Shares in HSS Hire have plunged today, despite the company announcing losses had narrowed in its half-year results.
The tools and equipment hire firm reported a loss before tax of £9.8m for the 27 weeks to 2 July, narrowing the gap to the black by £4.3m when compared with a loss of £14.1m for the same period the year before.
Meanwhile, loss per share improved to 6.62 pence per share from 10.51 pence per share.
The firm also announced revenue had increased to £166.2m, up 13.5 per cent from £146.4m.
The company noted trading for the third quarter of 2016 had started ahead of the same period in 2015, continuing growth in its key accounts.
The directors also declared an interim dividend of 0.57 pence per share, the same as was declared last year.

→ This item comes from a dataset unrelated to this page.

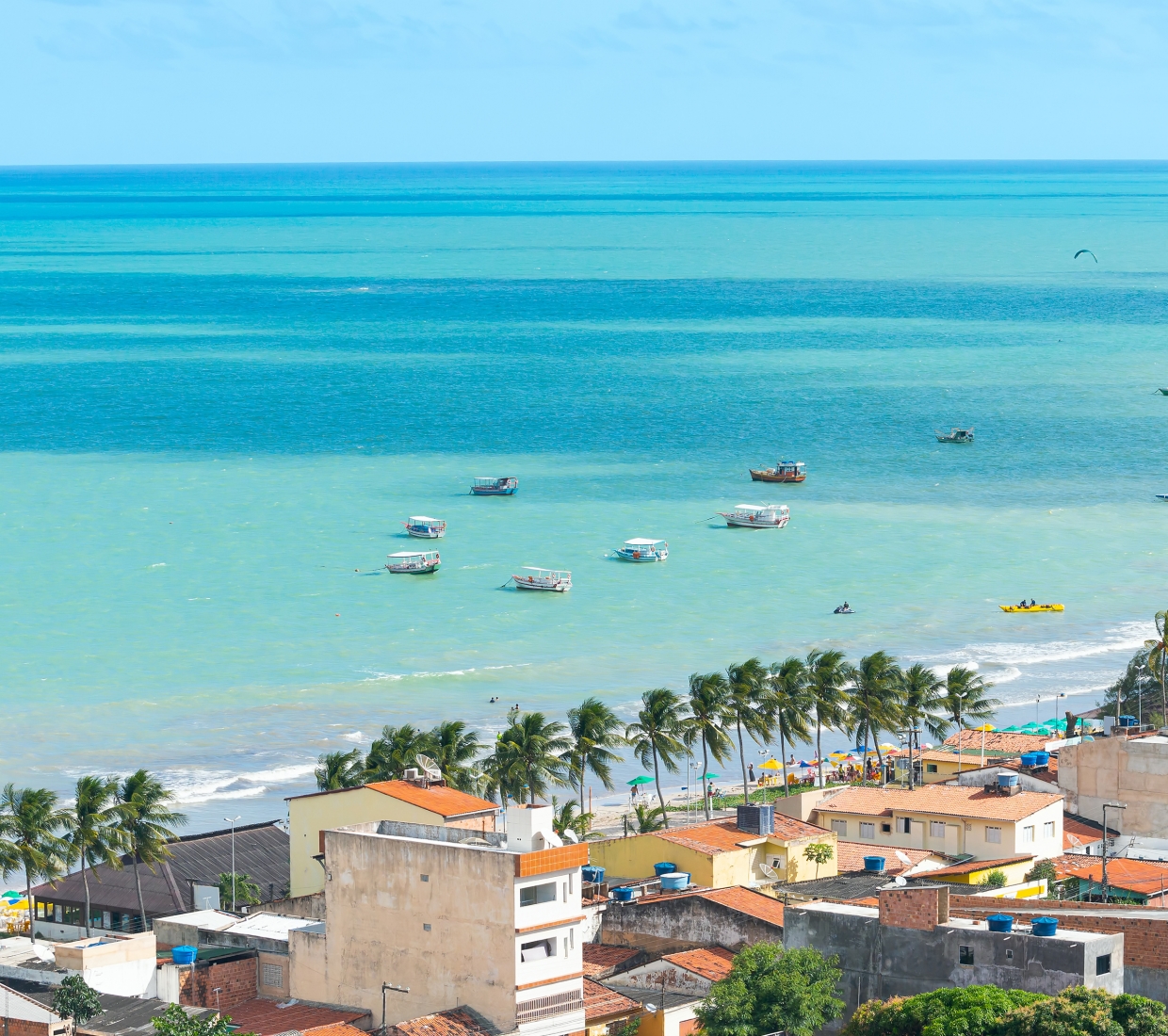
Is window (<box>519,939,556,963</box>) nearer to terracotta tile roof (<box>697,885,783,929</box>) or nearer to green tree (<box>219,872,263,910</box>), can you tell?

However, the numbers failed to impress investors. Shares are currently trading down 3.7 per cent at 81.83p.
Why it's important
Drilling deeper into today's figures digs up a split in the company's performance. Although HSS Hire is currently in the process of separating out its business between hiring and other services, based on the old split, operating losses in its core business came in at £10.4m for the period. Revenues in the division grew 14.4 per cent to £141.8m.
Meanwhile, HSS Specialist, which handles generator, climate control, powered access and cleaning equipment hire among other things, pulled in an operating profit of £7.8m, while revenues improved 8.9 per cent to £24.4m.
What HSS Hire said
John Gill, chief executive of HSS Hire, said:
I'm pleased to report strong revenue and underlying profit growth in the first half of the year reflecting the positive impacts of our revised strategy. Customers are increasingly seeing HSS as a single source provider of tools, equipment and related services and our trading growth reflects this.